**Try it:** Reproduce the entries that follow precisely, setting aside any images.
### Exercise material
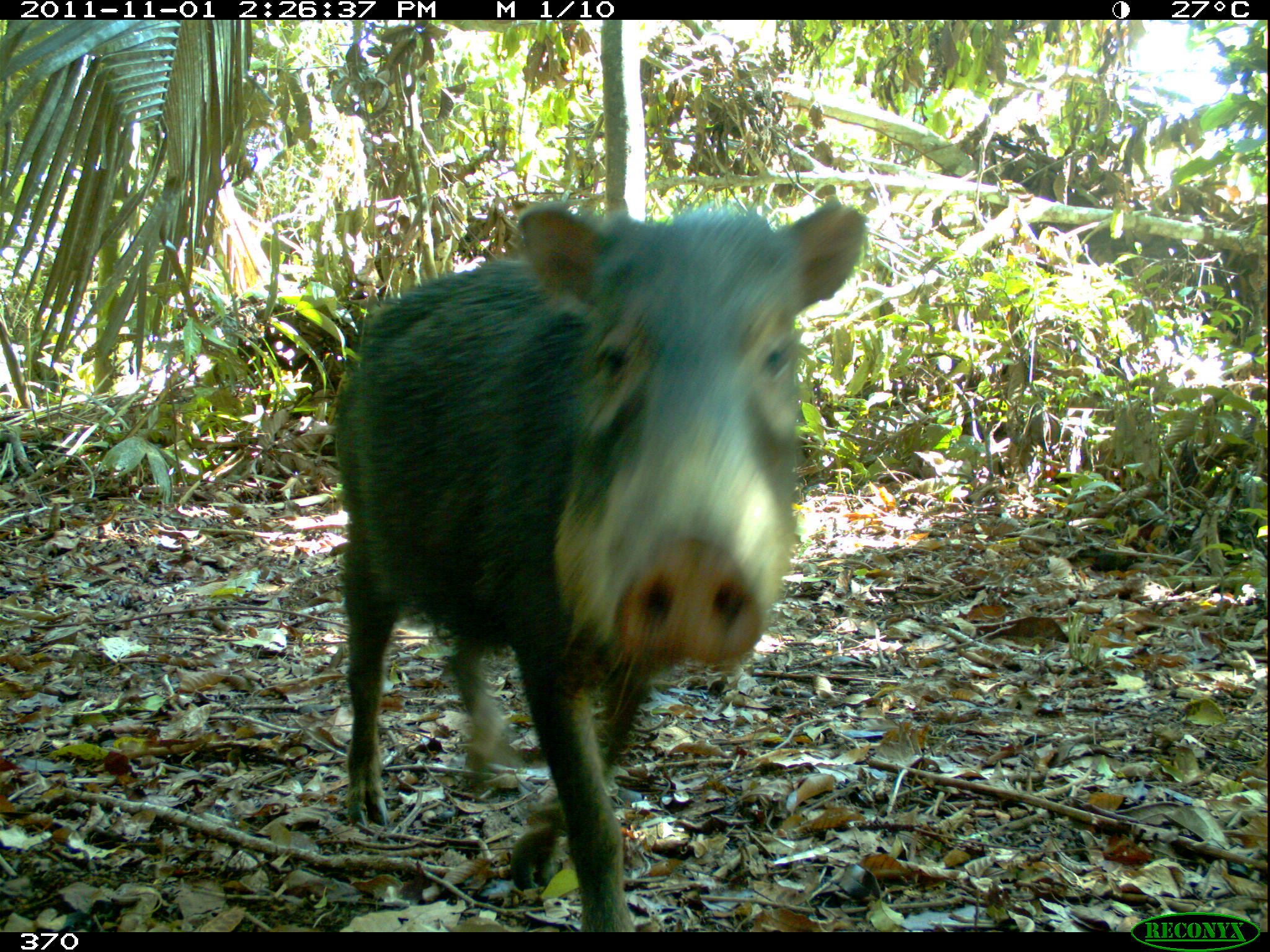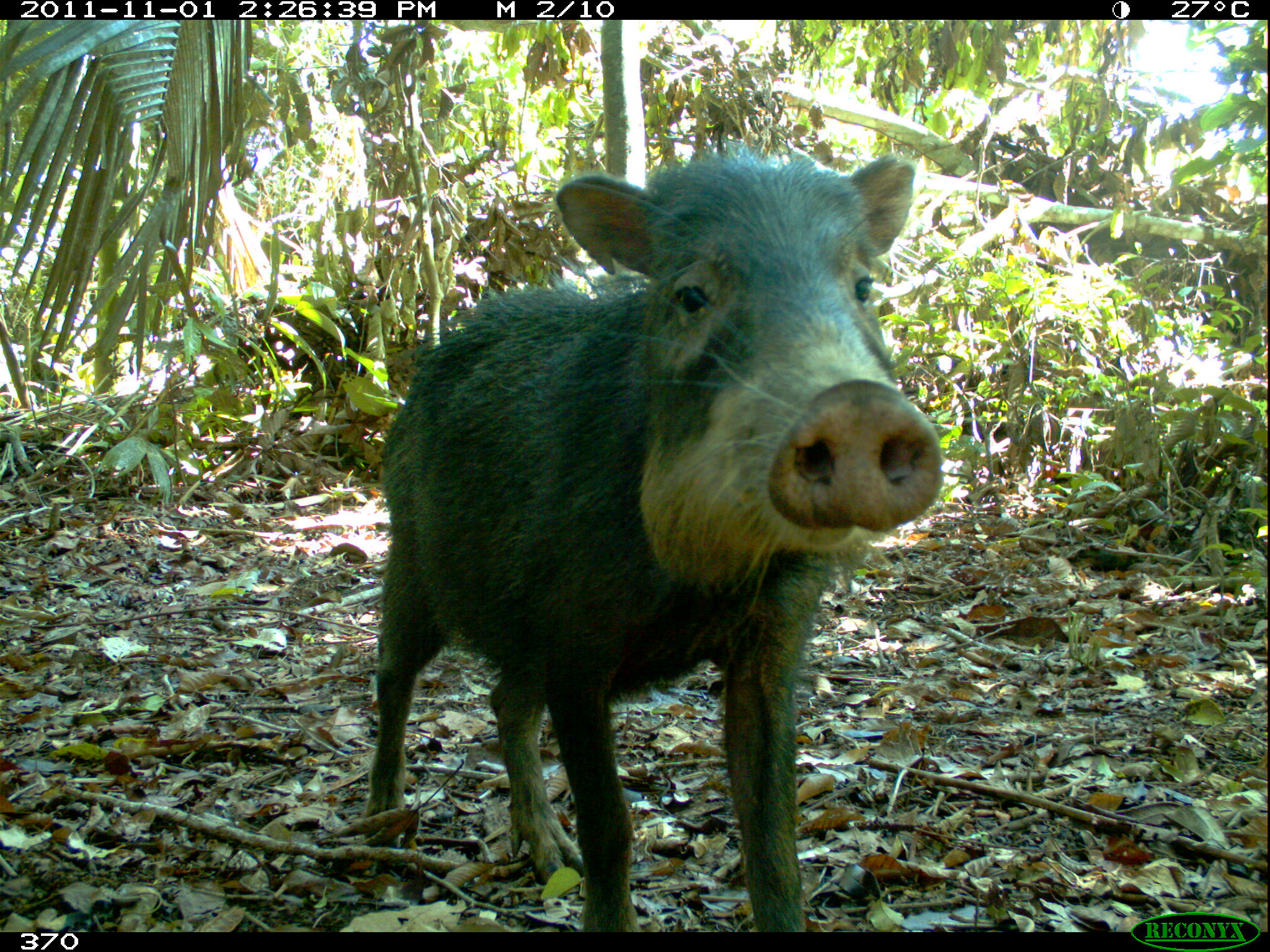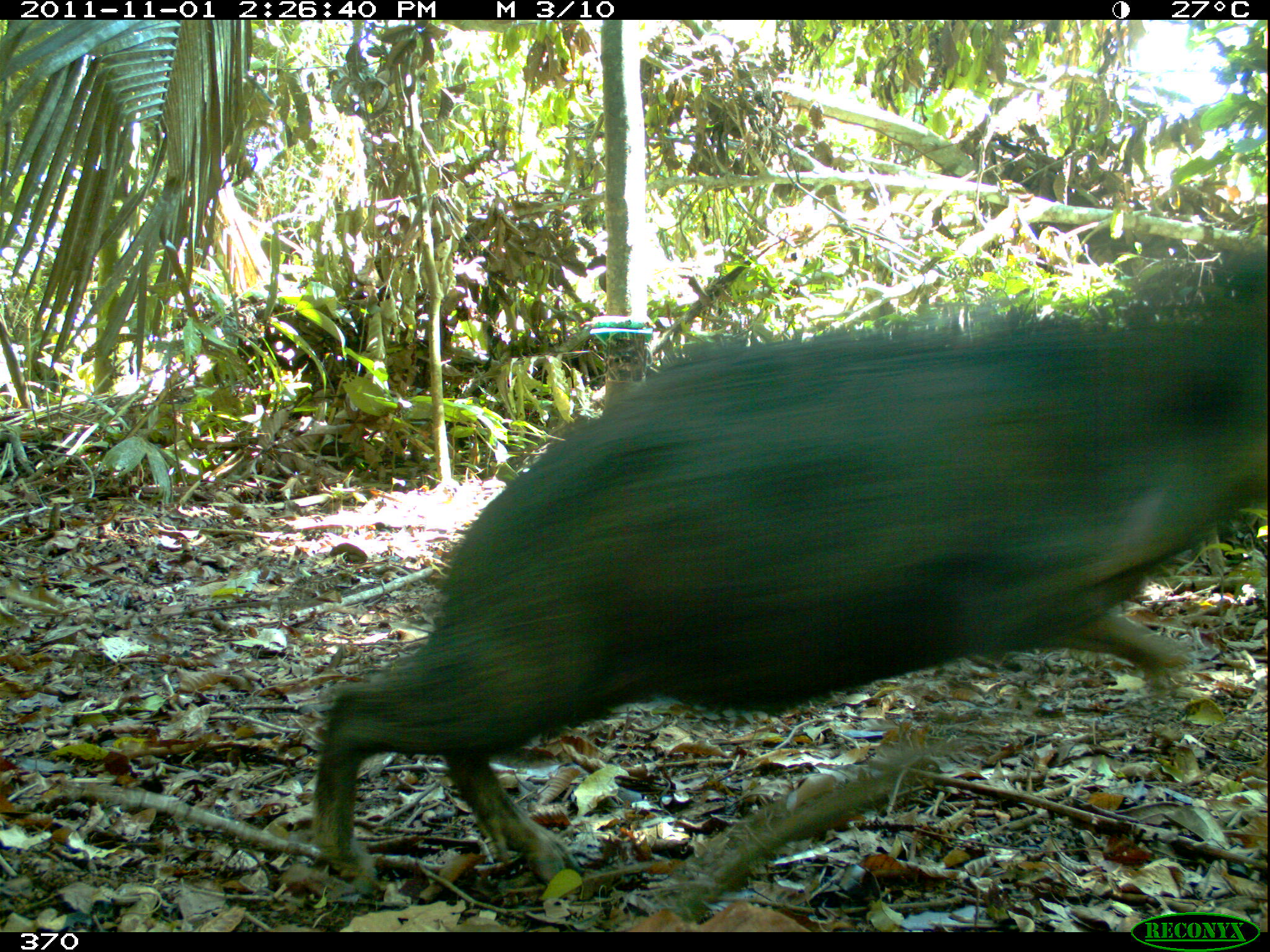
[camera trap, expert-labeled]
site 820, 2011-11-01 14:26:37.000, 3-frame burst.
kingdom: Animalia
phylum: Chordata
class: Mammalia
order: Artiodactyla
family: Tayassuidae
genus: Tayassu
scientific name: Tayassu pecari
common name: white-lipped peccary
######
**Task answer:**
[camera trap, expert-labeled]
site 820, 2011-11-01 14:26:37.000, 3-frame burst.
kingdom: Animalia
phylum: Chordata
class: Mammalia
order: Artiodactyla
family: Tayassuidae
genus: Tayassu
scientific name: Tayassu pecari
common name: white-lipped peccary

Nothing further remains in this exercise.